**What is asked**. Copy verbatim the lines below, from the line containing "Between the sandy" through the last line, inclusive.

===== Input material =====

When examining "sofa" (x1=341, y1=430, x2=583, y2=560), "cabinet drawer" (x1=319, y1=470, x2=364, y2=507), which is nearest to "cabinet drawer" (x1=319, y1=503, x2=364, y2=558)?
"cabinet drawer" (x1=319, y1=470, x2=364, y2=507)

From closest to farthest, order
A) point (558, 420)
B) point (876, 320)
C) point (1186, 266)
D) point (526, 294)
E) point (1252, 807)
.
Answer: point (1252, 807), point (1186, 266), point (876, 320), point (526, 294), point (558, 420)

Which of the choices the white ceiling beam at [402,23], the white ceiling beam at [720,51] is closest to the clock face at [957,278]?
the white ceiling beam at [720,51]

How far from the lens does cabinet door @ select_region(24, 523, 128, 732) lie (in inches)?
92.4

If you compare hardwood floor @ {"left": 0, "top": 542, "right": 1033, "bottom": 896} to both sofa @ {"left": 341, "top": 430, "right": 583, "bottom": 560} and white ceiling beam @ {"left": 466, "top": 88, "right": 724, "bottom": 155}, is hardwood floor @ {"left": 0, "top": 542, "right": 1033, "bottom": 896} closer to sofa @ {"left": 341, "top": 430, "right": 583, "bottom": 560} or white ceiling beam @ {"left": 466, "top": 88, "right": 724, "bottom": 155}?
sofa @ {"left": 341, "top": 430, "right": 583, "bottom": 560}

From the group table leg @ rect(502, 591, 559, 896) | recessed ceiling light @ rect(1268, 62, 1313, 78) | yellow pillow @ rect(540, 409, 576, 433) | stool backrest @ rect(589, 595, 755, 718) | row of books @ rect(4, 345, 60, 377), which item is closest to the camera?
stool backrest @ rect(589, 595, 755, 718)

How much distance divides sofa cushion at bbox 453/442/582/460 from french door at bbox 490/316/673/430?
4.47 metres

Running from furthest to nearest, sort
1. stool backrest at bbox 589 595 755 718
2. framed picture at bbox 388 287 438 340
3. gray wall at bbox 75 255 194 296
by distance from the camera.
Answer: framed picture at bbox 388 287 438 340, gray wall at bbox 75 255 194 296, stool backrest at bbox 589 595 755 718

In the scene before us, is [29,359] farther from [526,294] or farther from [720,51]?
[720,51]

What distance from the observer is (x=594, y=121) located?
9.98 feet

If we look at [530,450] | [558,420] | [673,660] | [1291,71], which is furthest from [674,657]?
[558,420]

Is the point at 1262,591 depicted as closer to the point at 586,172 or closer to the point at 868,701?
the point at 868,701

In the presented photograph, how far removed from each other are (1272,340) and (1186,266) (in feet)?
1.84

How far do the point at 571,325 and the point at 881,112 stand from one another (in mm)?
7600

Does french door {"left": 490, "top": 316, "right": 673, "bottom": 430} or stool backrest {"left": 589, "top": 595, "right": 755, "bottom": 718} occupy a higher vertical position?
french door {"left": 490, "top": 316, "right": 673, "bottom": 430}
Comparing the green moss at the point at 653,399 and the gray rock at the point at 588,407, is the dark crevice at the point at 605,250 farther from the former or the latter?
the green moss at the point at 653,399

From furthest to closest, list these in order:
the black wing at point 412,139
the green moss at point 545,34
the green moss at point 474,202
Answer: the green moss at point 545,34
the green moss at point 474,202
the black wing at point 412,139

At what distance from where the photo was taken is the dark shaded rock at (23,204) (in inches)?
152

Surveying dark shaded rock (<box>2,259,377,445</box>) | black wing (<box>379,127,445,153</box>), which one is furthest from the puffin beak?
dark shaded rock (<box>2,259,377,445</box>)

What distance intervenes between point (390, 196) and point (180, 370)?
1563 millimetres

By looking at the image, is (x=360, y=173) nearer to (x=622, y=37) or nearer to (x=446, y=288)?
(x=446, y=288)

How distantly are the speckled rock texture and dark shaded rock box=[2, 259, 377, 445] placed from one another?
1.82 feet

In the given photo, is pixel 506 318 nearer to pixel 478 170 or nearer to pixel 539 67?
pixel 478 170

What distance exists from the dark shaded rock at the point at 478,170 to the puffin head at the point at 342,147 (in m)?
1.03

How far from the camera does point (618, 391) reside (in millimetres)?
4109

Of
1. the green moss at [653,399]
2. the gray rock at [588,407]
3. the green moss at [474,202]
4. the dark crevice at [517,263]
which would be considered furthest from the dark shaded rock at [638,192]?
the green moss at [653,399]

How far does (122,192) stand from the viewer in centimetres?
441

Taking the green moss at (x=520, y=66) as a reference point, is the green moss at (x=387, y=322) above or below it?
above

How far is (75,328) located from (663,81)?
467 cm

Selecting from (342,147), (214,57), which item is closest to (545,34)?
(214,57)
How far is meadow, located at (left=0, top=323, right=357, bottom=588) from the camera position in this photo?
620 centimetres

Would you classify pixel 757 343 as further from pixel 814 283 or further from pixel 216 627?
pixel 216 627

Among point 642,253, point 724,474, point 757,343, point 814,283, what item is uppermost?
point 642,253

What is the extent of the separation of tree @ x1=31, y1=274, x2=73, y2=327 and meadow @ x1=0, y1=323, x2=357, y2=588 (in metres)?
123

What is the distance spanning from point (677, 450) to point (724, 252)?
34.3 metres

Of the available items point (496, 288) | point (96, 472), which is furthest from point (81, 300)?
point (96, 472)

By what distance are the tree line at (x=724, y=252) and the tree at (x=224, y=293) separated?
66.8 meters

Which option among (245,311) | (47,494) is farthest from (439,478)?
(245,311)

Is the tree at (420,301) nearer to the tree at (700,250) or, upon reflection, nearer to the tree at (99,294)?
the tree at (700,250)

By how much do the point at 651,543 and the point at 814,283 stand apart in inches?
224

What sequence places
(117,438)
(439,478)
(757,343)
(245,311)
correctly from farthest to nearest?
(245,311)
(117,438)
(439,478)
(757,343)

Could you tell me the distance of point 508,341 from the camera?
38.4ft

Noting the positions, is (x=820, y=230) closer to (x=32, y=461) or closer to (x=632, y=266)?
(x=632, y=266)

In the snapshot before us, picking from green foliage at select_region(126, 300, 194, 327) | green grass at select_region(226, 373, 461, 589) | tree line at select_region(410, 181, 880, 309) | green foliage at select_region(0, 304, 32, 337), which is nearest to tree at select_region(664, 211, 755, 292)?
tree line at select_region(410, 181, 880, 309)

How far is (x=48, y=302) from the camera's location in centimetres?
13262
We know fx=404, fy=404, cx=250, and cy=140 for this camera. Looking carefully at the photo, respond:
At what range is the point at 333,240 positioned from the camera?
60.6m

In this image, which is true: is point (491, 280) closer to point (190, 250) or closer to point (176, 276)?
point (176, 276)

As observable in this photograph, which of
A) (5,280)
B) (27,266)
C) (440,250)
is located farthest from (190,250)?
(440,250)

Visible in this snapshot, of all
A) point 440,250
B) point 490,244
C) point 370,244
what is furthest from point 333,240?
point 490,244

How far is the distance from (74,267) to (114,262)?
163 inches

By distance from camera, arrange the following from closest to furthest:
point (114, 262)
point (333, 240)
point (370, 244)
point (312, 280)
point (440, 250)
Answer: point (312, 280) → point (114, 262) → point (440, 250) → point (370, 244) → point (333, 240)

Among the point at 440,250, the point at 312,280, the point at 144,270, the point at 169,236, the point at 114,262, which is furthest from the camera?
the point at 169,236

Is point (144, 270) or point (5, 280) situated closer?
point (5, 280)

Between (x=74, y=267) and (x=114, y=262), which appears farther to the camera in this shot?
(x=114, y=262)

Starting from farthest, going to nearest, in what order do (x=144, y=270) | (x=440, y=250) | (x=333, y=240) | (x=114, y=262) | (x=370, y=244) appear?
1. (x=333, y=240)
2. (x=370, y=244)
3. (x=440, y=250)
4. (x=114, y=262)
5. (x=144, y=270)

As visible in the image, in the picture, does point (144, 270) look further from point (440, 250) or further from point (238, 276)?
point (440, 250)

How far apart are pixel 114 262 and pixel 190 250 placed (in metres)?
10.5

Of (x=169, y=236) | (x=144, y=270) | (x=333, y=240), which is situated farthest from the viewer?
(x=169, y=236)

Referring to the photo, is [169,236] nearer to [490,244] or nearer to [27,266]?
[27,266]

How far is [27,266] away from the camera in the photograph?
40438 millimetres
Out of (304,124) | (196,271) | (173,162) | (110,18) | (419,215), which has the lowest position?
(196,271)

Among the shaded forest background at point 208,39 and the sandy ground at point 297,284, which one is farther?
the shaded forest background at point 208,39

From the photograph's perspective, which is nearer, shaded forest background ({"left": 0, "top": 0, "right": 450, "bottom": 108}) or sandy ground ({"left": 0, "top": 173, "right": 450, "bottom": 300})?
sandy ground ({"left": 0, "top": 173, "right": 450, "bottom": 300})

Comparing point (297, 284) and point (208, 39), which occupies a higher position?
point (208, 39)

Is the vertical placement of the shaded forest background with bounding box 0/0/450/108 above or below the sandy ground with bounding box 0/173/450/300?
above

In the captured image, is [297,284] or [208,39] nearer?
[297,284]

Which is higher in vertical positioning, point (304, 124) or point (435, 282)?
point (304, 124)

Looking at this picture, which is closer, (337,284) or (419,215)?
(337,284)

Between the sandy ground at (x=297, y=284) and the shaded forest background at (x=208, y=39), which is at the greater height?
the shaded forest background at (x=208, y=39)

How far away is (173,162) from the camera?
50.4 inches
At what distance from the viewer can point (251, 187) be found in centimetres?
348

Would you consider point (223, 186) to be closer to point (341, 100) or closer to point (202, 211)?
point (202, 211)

=====

**Exercise result**.
Between the sandy ground at (x=297, y=284) and the shaded forest background at (x=208, y=39), which is at the greater height?
the shaded forest background at (x=208, y=39)

How far away is (173,162) from the camera?
50.4 inches
At what distance from the viewer can point (251, 187) be found in centimetres?
348

Would you consider point (223, 186) to be closer to point (341, 100) or closer to point (202, 211)?
point (202, 211)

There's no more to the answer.